# Web APIs

Instead of manually scraping HTML data, some web sites provide a convenient "official" way of retrieving their data via a **Web API (Application Programming Interface)**. APIs provide structured access to data and are generally more reliable and respectful than web scraping.

**Understanding HTTP Status Codes:**

When working with APIs, we will encounter various HTTP status codes when we try to access them:
- *200*: Success - Request completed successfully. Hopefully we will always get this response!
- *400*: Bad Request - Invalid request parameters
- *401*: Unauthorized - Authentication required
- *403*: Forbidden - Access denied
- *404*: Not Found - Resource doesn't exist
- *429*: Too Many Requests - Rate limit exceeded
- *500*: Internal Server Error - Some server-side error has occurred

In this notebook we look at two examples of accessing public APIs with Python.

## Example - Wikipedia

As a simple example of using an online API, we will use the Wikipedia web API to perform a search for Wikipedia pages with titles which match a particular query keyword.

The endpoint for this API is given below. The complete documentation for using this endpoint is [online here](https://en.wikipedia.org/w/api.php):

In [None]:
end_point = "https://en.wikipedia.org/w/api.php"

We build a URL that includes the endpoint and the query parameters which specify what we are looking for.
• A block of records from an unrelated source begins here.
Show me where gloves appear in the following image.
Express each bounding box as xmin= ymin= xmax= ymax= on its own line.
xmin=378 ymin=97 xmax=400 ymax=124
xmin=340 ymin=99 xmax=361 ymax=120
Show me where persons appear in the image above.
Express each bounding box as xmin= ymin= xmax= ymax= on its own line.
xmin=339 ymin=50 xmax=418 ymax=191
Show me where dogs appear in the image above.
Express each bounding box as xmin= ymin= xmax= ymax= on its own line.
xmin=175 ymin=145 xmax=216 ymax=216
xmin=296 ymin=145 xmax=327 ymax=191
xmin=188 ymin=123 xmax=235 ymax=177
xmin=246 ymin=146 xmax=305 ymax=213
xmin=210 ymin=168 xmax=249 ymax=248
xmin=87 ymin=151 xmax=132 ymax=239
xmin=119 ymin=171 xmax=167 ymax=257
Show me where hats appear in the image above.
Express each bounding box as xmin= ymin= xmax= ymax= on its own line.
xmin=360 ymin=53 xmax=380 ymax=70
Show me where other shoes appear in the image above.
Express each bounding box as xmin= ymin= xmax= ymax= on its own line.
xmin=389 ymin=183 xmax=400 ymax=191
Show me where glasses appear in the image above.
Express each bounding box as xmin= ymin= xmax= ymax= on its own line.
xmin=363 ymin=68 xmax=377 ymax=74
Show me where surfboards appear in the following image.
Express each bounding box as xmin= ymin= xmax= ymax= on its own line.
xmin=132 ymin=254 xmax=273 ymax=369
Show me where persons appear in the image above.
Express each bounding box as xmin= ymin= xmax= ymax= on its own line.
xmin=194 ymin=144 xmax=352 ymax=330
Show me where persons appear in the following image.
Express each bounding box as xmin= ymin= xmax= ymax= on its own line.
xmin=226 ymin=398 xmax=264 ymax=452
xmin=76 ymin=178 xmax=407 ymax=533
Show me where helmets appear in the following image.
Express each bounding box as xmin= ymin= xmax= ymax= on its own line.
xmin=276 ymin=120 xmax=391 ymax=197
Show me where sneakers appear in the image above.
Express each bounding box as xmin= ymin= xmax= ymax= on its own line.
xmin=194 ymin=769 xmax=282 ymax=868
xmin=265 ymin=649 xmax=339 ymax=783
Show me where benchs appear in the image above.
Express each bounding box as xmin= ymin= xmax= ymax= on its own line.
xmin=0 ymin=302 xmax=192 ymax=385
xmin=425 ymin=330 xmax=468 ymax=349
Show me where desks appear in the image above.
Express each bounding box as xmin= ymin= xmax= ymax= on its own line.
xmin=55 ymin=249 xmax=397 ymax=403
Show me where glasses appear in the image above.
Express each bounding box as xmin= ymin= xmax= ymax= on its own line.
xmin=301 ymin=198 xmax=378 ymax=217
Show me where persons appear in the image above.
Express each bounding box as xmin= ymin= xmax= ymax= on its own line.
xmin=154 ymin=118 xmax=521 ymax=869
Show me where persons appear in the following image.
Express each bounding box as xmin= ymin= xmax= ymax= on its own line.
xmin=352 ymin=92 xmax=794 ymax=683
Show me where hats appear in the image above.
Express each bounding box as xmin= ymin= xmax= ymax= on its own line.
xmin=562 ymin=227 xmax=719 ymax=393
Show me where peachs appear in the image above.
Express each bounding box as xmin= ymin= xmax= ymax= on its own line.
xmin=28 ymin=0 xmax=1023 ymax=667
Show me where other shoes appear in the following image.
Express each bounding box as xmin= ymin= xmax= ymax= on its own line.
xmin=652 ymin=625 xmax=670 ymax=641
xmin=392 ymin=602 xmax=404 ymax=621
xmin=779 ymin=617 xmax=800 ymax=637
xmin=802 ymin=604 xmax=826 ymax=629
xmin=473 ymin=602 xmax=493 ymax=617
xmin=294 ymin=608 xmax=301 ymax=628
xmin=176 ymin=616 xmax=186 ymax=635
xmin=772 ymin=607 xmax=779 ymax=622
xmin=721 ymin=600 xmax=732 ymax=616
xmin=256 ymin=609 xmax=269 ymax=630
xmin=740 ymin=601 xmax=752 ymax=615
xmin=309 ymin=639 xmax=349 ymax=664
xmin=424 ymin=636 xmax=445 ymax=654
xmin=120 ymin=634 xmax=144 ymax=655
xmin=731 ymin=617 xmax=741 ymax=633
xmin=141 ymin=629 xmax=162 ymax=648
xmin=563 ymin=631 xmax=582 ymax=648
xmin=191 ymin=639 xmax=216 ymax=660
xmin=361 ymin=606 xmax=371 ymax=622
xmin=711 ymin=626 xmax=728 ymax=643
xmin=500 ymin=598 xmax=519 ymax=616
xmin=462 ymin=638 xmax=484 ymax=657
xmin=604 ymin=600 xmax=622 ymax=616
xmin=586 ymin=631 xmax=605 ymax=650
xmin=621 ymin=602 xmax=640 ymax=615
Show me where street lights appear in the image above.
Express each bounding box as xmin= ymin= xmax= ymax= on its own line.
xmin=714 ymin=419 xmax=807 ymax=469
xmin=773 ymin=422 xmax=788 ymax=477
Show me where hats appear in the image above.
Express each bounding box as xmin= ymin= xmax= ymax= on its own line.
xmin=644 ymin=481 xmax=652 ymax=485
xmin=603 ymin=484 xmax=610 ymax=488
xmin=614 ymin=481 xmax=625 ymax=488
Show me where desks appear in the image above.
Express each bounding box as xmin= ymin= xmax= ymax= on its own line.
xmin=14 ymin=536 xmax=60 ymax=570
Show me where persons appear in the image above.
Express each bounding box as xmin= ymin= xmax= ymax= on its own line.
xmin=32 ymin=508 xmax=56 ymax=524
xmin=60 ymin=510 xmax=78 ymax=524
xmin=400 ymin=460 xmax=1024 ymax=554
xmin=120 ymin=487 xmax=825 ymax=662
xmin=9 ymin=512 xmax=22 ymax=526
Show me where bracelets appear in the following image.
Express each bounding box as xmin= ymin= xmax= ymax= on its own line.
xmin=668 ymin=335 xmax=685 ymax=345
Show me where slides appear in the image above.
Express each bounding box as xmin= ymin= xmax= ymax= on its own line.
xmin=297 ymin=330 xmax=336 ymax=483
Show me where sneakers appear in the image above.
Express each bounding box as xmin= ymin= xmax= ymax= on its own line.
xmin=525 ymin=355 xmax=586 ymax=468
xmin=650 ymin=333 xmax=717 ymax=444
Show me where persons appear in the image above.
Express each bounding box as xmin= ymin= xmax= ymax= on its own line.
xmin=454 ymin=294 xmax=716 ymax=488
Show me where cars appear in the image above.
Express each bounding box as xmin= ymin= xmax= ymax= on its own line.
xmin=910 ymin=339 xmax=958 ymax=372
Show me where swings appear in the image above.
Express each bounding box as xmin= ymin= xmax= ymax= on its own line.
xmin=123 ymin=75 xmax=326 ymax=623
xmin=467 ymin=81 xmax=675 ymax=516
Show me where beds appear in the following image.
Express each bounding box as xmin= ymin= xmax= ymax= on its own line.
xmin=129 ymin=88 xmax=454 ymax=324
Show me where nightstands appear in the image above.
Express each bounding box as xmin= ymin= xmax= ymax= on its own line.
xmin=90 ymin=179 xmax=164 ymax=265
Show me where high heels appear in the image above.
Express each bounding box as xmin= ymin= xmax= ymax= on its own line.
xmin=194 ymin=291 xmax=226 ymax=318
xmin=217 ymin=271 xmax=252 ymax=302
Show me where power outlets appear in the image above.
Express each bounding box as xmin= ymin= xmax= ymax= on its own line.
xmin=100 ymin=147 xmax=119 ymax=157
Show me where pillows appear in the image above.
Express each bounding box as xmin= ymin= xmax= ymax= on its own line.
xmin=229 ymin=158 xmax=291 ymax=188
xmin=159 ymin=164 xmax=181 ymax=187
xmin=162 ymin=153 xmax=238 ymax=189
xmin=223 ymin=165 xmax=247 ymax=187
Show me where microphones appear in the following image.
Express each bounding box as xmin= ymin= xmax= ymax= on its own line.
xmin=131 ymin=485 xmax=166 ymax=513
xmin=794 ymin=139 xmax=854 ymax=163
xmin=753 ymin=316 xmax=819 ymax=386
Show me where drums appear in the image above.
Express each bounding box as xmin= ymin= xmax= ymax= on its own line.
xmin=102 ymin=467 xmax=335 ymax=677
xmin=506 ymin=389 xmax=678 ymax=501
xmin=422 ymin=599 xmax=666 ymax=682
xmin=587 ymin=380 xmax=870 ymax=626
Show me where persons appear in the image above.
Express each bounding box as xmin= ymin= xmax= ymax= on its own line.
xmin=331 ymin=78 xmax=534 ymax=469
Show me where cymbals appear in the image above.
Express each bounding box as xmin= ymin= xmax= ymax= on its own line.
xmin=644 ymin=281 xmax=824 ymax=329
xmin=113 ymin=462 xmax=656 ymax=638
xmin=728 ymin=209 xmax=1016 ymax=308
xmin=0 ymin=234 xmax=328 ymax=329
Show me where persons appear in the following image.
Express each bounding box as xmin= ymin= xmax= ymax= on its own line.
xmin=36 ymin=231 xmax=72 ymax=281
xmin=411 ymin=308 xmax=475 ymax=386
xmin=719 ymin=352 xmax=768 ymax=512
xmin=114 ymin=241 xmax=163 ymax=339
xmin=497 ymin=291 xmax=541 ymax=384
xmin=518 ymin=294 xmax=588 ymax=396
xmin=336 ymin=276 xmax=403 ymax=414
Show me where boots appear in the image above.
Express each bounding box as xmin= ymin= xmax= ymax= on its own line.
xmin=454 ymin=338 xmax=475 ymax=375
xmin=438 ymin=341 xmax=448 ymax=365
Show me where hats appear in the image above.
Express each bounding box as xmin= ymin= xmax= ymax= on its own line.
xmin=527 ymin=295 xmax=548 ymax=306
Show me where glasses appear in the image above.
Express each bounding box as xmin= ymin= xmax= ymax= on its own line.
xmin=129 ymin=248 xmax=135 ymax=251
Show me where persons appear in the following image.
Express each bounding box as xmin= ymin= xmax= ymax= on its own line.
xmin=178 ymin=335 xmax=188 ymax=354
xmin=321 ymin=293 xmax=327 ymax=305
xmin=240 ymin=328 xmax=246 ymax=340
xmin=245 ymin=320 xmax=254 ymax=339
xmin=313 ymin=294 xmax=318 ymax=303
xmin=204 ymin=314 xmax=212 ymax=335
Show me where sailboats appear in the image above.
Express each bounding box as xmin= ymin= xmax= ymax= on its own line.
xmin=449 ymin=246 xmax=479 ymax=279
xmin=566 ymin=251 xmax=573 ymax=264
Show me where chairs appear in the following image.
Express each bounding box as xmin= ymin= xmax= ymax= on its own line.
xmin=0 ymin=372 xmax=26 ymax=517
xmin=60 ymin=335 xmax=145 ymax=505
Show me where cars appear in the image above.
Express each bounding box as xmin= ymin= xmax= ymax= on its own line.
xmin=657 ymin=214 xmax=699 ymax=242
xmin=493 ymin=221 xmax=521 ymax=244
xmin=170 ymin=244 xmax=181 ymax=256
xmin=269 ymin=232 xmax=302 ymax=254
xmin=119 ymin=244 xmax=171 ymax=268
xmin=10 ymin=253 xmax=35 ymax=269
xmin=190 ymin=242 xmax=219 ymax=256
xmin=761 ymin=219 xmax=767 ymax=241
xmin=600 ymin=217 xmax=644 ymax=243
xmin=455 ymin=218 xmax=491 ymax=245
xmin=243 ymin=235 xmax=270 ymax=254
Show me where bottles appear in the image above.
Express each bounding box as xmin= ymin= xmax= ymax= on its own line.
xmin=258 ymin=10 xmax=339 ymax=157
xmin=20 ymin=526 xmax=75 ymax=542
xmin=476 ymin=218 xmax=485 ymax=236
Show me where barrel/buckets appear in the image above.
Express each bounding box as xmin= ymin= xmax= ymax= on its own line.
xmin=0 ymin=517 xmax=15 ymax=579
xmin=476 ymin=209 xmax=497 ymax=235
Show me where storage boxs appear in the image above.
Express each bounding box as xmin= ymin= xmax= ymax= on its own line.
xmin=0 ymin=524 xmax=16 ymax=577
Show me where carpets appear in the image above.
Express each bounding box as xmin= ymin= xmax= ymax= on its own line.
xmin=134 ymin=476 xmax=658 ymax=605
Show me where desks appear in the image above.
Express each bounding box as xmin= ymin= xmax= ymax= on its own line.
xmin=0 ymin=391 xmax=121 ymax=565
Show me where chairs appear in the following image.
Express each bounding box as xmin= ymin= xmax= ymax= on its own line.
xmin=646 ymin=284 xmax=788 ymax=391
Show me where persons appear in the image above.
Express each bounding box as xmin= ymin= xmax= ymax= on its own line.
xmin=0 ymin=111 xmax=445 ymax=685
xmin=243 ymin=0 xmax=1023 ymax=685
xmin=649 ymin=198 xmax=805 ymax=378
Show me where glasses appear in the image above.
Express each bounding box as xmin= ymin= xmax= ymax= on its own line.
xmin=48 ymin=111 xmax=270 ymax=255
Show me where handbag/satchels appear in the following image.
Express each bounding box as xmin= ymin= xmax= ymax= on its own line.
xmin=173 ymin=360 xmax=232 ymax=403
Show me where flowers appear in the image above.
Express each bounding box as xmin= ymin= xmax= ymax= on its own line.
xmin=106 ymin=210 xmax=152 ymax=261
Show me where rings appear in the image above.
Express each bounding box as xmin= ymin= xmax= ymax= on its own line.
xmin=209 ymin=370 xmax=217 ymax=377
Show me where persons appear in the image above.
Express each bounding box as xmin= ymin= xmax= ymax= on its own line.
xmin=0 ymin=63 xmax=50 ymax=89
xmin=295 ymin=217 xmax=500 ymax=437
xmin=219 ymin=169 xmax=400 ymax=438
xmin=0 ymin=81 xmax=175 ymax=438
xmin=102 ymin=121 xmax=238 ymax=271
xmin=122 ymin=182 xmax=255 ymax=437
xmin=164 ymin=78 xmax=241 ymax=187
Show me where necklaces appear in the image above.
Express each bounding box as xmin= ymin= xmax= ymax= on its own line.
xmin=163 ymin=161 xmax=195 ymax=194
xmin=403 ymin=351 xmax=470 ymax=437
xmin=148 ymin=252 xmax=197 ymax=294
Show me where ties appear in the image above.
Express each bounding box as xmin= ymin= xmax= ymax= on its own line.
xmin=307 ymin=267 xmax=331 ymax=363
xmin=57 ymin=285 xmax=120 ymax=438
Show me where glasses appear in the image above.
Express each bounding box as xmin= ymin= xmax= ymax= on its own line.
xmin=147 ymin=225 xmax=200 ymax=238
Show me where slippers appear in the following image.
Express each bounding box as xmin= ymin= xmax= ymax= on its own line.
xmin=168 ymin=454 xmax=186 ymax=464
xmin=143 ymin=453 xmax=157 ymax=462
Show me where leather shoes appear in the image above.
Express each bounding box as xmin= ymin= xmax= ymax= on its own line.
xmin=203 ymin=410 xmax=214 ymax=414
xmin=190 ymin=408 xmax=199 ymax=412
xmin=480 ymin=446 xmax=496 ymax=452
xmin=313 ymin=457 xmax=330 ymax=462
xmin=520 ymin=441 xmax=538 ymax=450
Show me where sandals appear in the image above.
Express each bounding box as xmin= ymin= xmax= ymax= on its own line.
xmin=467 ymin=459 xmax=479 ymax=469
In this case, we are looking for Wikipedia article with the query keyword "Dublin":

In [None]:
# the keyword in page titles that we are searching for
keyword = "Dublin"
url = "%s?action=query&list=search&format=json&srsearch=%s" % (end_point, keyword)
print(url)

We send our request to the API using a standard HTTP request using `urllib.request.urlopen`:

In [None]:
import urllib.request
import urllib.error

try:
    # perform the request 
    # note that we need to add a special header to appear to be a proper web browser
    headers = {"User-Agent": "Mozilla/5.0"}
    req = urllib.request.Request(url, headers=headers)
    response = urllib.request.urlopen(req)
    
    # check if the request was successful
    if response.getcode() == 200:
        # read the body of the response
        raw_json = response.read().decode("utf-8")
        print(f"Successfully retrieved data (HTTP {response.getcode()})")
    else:
        print(f"Unexpected HTTP status code: {response.getcode()}")
        raw_json = None
except urllib.error.HTTPError as e:
    print(f"HTTP Error {e.code}: {e.reason}")
except urllib.error.URLError as e:
    print(f"Network Error: {e.reason}")
except Exception as e:
    print(f"Unexpected error: {e}")

Once we have downloaded the JSON data into a string, we parse it using the *loads()* function from the `json` module, which will convert it into an actual Python dictionary that we can easily work with.

In [None]:
import json

response_data = json.loads(raw_json)
print("Successfully parsed API response")
# display the structure to understand the data format
if isinstance(response_data, dict):
    print("Response keys:", list(response_data.keys()))
print("Response data:", response_data)

We can now process the results sent back by the API. For instance, we could print the top results return for our keyword query: 

In [None]:
# extract the part of the response that contains the search results
search_results = response_data["query"]["search"]
print(f"Found {len(search_results)} search results:")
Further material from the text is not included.